▶ **Try it**
Gather each line in the entries that includes the string "coordinately".

▶ **Dataset content**
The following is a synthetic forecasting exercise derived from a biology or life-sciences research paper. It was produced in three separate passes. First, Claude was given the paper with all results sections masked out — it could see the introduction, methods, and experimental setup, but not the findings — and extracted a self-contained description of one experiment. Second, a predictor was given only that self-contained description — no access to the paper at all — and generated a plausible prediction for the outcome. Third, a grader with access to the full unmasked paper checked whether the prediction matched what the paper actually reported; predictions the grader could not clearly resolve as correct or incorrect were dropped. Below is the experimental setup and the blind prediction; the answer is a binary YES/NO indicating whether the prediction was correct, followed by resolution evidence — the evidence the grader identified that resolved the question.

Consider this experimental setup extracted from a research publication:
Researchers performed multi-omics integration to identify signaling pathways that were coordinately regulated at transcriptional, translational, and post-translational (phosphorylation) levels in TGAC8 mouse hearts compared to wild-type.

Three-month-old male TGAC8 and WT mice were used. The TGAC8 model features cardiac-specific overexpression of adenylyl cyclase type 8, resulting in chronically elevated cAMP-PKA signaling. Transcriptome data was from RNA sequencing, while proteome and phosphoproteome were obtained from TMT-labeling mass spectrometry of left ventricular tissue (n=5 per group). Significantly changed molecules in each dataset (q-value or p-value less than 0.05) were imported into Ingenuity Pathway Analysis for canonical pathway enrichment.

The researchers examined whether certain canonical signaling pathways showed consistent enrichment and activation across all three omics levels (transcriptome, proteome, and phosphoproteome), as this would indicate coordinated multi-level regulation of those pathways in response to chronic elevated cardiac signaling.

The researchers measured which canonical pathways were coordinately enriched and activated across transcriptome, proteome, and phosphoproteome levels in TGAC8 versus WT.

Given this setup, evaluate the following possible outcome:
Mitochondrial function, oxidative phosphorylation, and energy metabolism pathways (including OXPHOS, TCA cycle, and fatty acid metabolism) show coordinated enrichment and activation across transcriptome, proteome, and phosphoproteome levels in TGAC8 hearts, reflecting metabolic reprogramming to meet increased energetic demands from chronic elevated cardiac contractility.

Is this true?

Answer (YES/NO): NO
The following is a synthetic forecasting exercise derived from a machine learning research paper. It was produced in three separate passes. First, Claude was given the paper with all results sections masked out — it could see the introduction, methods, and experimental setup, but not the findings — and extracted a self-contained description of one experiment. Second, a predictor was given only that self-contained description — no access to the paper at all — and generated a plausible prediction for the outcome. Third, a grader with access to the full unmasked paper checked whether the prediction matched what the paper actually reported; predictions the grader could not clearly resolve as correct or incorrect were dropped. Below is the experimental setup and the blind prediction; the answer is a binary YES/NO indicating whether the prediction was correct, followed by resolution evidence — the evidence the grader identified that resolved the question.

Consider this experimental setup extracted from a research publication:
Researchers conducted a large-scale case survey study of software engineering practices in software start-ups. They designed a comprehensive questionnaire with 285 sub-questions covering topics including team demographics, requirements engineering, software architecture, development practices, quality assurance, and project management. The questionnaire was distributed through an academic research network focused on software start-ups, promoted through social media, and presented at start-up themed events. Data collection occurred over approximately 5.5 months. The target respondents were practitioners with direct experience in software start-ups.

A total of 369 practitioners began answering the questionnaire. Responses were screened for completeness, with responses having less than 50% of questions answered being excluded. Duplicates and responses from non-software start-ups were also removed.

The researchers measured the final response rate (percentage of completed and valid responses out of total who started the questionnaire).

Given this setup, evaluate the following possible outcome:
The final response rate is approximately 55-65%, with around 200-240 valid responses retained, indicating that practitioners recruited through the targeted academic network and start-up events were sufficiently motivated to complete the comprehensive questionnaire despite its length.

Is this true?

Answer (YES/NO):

▶ **Result of the exercise**
Researchers performed multi-omics integration to identify signaling pathways that were coordinately regulated at transcriptional, translational, and post-translational (phosphorylation) levels in TGAC8 mouse hearts compared to wild-type.
The researchers measured which canonical pathways were coordinately enriched and activated across transcriptome, proteome, and phosphoproteome levels in TGAC8 versus WT.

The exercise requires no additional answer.